Here are five key takeaways from the Carlyle Group co-founder's speech on private equity's top trends at a recent industry conference in Geneva.

David Rubenstein has said large family offices in the Middle-East and Asia will change the private equity landscape by doing more direct deals.

Speaking at Invest Europe’s Investors’ Forum in Geneva on Thursday, the Carlyle Group co-founder discussed the industry’s top trends including fund durations, emerging markets and listed private equity firms. Here are five key takeaways from the industry titan’s speech:

The 10-year fund is here to stay

Long-duration funds are on the rise among institutional investors. CVC Capital Partners passed its €4 billion target for its second longer-term fund in January, and a number of other large PE firms including Carlyle and Blackstone have raised or are raising such funds.

This development does not mean the traditional 10-year fund is on its way out, Rubenstein said.

“I think that clearly people are experimenting with different fund formats, and in both directions,” he said. “We have funds now that are 15- and 20-year funds because some people want the longer-horizon funds. But some other organisations have a two-year or three-year investment period for a fund, with the whole fund lasting five or six years.

“There is much more variation than [what the industry has had] historically.”

Family offices are changing the LP landscape

Family offices have recently loaded up on the asset class in anticipation of a slowdown and will change the game.

“You now see multi-billion-dollar family offices in the Middle-East and Asia,” Rubenstein said. “Staggering amounts of money in family hands, and they are allocating a higher percentage to private equity than pension funds ever did or even that SWFs are.

“This money is now coming in and you are seeing in many cases family offices saying that they will do deals directly and that they don’t need to give money to Carlyle, Blackstone, KKR, Cinven and CVC. We’ll see that phenomenon occurring.”

Developed markets > emerging markets

“The bloom is off the rose of emerging markets,” Rubenstein said, adding that private equity is moving more towards developed markets. Investors have historically been willing to take on additional risk for theoretically higher rates of return, but this is changing.

“In the last couple of years, more and more investors have been willing to deploy more and more private equity in developed markets than emerging markets, because the risk profile is better and the returns are just as good,” he said. “That’s a little bit of a surprise.”

He added that emerging markets have not raised as much capital as they were expected to globally.

Governments around the world are positive on PE

One change that has happened in the private equity world is that governments no longer believe the industry is a threat.

“It used to be that some people thought that private equity was destroying economies. But that has not been the case, partly because firms have adapted,” Rubenstein said.

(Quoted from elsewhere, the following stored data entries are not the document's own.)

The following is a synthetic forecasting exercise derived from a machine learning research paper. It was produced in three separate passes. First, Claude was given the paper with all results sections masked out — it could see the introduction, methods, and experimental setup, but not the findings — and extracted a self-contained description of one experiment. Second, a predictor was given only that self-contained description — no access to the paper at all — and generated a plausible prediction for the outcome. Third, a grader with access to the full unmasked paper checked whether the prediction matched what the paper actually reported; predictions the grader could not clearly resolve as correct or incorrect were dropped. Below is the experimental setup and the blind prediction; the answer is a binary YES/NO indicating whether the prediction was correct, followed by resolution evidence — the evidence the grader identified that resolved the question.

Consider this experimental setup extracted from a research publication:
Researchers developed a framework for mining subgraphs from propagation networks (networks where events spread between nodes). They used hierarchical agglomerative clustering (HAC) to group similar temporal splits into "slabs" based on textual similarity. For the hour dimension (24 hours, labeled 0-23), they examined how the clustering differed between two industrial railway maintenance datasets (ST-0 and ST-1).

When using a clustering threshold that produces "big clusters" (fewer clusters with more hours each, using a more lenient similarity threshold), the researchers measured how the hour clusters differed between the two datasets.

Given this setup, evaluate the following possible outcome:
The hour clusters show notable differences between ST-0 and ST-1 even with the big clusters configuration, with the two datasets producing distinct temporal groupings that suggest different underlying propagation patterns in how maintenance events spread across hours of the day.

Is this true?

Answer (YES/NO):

“In the early days of private equity, they tried to get the highest rates of return regardless of whether jobs were being destroyed, taxes were not being paid or environmental considerations were not a factor at all. Today, PE firms all care about ESG and make much more sensitive sensible decisions than before. It has evolved in a way that you are seeing in emerging markets governments encouraging firms all over the world to invest in their countries. I suspect that trend will continue.”

He has high hopes for PE stocks

Asked where he would invest his last $10 million if he had to place it on one concentrated bet, Rubenstein answered: “Obviously, Carlyle stock. High dividend, low price.”

Private equity firms, who are staffed by the greatest dealmakers in the world, have not been able to make their own stock as attractive to investors as they would like, he added.

Rubenstein noted that most private equity firms are judged and publicly traded on how much fee income they generate, when their worry is carried interest and how much that yields for their investors.